Mara stared at him. "Pardon?"

Anakin waved a hand at her. "Go on! Go haunt Jacen. I know you want to."

"But Anakin, I don't even—"

Anakin raised his eyebrows. Mara stopped speaking and looked at him quizzically.

"What?"

Without saying a word, Anakin folded his arms, his lips twitching. He looked like he was trying to suppress a grin.

Realizing that he was laughing about something she couldn't see, Mara turned around – and ended up staring directly into the face of her murderer.

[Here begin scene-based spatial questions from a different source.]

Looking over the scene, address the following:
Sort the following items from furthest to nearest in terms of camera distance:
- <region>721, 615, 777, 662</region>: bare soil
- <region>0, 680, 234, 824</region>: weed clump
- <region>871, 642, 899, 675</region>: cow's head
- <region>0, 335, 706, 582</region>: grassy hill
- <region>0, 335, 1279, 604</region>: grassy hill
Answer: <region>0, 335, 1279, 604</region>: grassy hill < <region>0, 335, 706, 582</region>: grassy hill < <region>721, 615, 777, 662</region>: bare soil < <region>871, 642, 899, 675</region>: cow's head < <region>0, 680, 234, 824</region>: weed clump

Jacen looked the same as he did on that fateful day when he had killed her, except that he looked more tired, more exhausted. That pleased Mara for a moment, until Jacen did _another _thing that drove her wild. As if to add insult to that fact that he had _murdered _her, Jacen promptly walked right through her. Mara did not feel a thing – she was incorporeal after all – but still the fact that he could just _walk right through her_ without even noticing it was offensive. She clenched her fists and gnashed her teeth – or, as that didn't quite work with an incorporeal body, the ghost equivalent of those actions.

Anakin chuckled.

"What?" she hissed.

"He doesn't know we're _here_, Aunt Mara," Anakin told her. "You're going to have to try a little harder than that to… you know… make contact."

"I don't want to _make contact!"_ Mara shouted. "I want to KILL him!"

Anakin made a face. "Um… I think killing isn't in the realm of possibility, Mara. It's off the schedule. You'll have to settle for something else."

Mara's eyes went flat. "Fine… I'll do just that. Why did you bring me here in the first place?"

"Because you wanted to come."

"But what about _you,_ Anakin? How do you feel about this and – more particularly – that _thing_?" She pointed shaking finger in Jacen's direction.

Anakin glanced at his estranged brother and shrugged. "He's a kriffing idiot. But the thing is, as much as I hate what he's done and who he is right now, I've learned to let go. It's hard to learn at first, but you get used to the idea of letting everything go once you've been living… erm… that's not the right term, is it?"

Mara glared at him. "No," she said acidly, "it isn't."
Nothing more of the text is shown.